++++ GIVEN MATERIAL

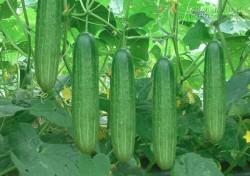 Cách trồng dưa leo (dưa chuột) sai quả trong thùng xốp tại nhà
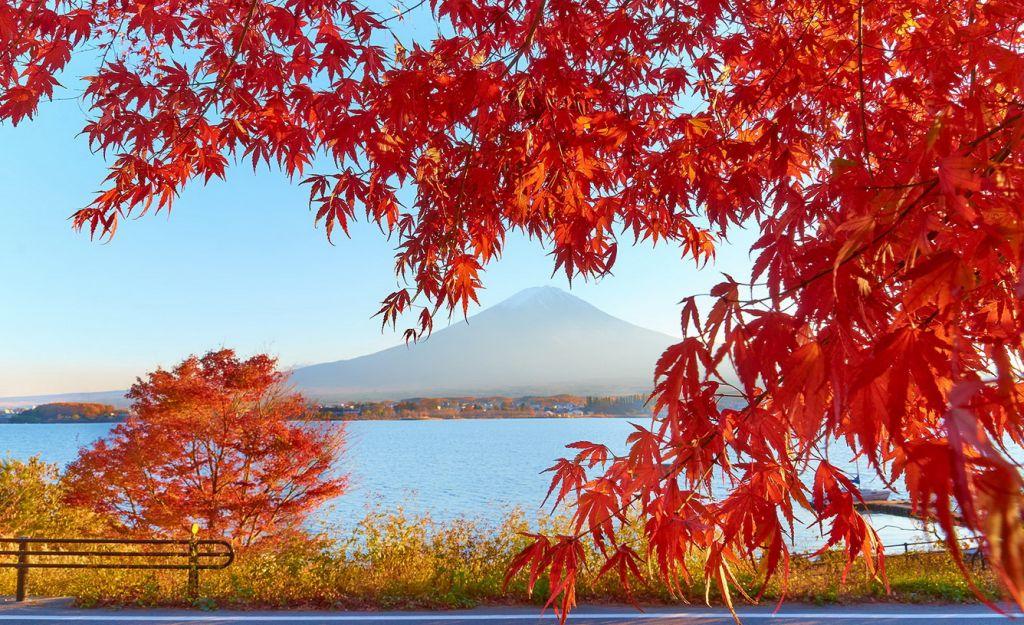 Những điểm du lịch nổi tiếng tại Nhật Bản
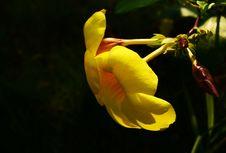 Free Yellow Flower Royalty Free Stock Image - 26928276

++++++++

The copy must match the listing above exactly but contain no pictures.

 Cách trồng dưa leo (dưa chuột) sai quả trong thùng xốp tại nhà
 Những điểm du lịch nổi tiếng tại Nhật Bản
 Free Yellow Flower Royalty Free Stock Image - 26928276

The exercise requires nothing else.